Sorry, I didn't read it carefully. Anyway, youe example can be written as:

for i in range(5):
    print(i, end=' => ')
    if i == 1:
        print('one')
    elif i == (2,3):
        print('tuple(two, three)')
    elif i in (2, 3):
        print('two or three')
    elif i > 3:
        print('more than three')
    else:
        print('unmatched')

and it's much simpler to read. I suggested the switch statement for a simpler alternative to the if-elif chain.

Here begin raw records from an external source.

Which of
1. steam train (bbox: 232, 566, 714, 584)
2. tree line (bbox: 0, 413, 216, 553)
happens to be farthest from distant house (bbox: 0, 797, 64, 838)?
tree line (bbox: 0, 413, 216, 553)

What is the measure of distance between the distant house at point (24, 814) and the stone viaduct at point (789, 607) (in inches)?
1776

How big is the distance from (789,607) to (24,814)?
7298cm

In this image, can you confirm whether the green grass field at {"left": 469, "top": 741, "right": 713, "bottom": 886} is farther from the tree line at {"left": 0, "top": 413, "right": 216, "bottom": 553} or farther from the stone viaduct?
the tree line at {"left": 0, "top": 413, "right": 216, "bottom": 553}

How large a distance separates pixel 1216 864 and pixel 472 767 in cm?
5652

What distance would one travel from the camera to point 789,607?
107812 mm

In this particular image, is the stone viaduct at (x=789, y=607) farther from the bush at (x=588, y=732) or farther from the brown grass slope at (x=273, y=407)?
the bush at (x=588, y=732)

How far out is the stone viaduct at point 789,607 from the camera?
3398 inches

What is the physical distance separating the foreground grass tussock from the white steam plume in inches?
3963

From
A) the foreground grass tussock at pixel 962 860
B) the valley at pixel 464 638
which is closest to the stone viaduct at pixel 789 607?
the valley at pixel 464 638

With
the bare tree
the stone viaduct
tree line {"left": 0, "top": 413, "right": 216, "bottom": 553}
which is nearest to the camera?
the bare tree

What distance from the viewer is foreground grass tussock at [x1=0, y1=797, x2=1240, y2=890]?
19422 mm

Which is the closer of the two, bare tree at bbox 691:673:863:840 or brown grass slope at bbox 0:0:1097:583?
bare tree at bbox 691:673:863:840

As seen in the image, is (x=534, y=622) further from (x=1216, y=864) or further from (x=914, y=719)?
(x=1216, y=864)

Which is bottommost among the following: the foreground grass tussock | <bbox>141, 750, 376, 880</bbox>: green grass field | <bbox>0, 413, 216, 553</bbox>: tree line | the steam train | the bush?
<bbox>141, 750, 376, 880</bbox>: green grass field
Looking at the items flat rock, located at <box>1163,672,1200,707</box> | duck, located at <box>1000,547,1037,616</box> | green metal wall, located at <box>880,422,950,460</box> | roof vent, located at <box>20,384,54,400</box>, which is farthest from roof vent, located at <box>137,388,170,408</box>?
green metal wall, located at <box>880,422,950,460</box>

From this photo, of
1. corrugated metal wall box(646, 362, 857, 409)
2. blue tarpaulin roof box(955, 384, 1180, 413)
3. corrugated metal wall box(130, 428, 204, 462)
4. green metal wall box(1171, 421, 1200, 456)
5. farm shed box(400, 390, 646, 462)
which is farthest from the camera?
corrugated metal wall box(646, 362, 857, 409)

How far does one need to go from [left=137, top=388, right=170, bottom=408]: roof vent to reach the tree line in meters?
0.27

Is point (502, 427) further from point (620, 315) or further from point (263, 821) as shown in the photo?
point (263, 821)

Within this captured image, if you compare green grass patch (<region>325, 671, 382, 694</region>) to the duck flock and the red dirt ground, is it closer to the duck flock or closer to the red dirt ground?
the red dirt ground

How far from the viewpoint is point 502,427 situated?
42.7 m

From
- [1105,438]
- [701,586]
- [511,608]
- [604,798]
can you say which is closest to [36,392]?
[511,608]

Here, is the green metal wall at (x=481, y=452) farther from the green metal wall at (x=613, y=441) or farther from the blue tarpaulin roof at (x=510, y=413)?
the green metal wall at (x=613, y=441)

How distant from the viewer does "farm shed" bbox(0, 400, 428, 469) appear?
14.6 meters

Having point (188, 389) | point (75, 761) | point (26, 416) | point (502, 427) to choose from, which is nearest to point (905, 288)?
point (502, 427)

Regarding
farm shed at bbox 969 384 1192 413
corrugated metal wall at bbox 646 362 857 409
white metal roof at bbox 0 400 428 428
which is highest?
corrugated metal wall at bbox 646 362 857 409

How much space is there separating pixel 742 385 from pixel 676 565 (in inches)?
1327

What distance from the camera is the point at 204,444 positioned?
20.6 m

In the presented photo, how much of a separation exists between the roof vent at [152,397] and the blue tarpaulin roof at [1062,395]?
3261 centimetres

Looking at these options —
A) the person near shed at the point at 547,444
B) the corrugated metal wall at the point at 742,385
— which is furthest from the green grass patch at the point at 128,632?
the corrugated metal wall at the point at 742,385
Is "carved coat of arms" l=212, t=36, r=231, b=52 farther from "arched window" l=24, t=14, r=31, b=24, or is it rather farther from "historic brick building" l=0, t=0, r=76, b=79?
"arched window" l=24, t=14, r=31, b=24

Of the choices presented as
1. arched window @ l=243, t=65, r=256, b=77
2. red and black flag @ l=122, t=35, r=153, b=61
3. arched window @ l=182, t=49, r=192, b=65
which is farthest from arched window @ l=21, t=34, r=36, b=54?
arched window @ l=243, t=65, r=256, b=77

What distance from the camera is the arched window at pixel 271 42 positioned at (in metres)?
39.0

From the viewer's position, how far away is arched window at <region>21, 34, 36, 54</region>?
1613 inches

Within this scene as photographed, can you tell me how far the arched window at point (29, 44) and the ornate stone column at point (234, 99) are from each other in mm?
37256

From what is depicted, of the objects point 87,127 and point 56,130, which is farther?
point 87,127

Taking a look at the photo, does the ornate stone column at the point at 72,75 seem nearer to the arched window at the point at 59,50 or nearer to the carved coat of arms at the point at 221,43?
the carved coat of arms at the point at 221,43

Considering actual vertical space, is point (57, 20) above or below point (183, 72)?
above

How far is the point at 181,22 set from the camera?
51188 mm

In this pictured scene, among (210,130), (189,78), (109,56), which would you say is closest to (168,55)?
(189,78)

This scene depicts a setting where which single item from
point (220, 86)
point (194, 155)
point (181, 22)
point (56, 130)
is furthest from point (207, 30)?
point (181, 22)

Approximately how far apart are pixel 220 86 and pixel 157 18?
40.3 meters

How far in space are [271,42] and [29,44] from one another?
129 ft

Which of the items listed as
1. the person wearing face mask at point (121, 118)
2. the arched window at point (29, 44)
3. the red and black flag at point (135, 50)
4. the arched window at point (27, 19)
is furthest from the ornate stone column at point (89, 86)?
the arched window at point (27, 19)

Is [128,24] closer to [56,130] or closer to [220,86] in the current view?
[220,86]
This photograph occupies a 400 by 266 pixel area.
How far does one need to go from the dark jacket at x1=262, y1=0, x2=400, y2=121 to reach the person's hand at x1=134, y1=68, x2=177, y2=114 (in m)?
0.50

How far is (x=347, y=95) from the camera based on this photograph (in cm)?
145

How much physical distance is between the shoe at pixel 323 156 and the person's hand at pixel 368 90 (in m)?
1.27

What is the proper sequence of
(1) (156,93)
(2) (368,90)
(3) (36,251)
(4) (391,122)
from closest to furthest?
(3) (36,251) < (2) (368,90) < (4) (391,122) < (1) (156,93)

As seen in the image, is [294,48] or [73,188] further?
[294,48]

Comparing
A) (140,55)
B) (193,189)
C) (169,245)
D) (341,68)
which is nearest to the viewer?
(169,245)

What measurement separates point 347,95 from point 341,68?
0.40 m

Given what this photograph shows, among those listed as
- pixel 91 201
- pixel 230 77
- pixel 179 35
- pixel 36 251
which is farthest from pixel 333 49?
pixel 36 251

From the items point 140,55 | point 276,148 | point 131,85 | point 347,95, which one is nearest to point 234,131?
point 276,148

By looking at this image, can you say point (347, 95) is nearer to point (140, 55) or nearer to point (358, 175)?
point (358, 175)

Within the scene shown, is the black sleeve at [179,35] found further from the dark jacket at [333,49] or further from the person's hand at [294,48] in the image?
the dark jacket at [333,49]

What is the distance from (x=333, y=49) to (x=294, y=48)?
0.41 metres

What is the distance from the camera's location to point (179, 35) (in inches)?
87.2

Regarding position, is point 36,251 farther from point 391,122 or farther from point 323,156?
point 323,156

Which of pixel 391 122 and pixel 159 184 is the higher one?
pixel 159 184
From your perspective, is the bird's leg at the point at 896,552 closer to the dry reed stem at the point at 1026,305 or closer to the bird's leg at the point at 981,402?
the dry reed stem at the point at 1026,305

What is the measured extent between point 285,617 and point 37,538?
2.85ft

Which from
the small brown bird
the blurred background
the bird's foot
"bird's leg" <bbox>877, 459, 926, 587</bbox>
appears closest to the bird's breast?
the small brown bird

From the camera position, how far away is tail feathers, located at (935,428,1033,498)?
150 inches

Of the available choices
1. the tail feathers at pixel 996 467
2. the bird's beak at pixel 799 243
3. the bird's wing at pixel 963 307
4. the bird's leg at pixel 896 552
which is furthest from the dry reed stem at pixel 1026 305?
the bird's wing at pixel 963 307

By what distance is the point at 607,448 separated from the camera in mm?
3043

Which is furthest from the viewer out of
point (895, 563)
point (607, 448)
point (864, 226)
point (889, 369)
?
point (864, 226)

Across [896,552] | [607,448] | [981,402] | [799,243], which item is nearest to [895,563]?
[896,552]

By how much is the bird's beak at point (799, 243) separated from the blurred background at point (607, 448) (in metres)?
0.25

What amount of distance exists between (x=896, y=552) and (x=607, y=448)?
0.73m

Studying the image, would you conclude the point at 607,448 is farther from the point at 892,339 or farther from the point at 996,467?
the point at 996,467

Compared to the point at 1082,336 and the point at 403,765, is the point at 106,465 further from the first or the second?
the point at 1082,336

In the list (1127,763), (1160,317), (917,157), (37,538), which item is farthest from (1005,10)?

On 22 April 2014 17:15, Chris Angelico rosuav-at-gmail.com |python-ideas-at-python.org| <iv1yq22odt@sneakemail.com> wrote:
On Wed, Apr 23, 2014 at 1:01 AM, Lucas Malor <7vsfeu4pxg@snkmail.com> wrote:
>> for i in range(5):
>>     print(i, end=' => ')
>>     case = Case(i)
>>     if case(1):
>>         print('one')
>>     elif case((2,3)):
>>
>>         print('tuple(two, three)')
>>
>>     elif case(2, 3):
>>         print('two or three')
>>     elif case > 3:
>>         print('more than three')
>>
>>     else:
>>
>>         print('unmatched')
>
>
> Ok, but you have to nest it inside a for loop. Your class is a good
> solution, but a new syntax does not need nesting in a with or a for
> statement.
>

I don't think he *has* to nest it. My reading of the above is that
it's the For-Case Paradigm [1], normally considered an anti-pattern
but viable for demonstrating what happens in each case.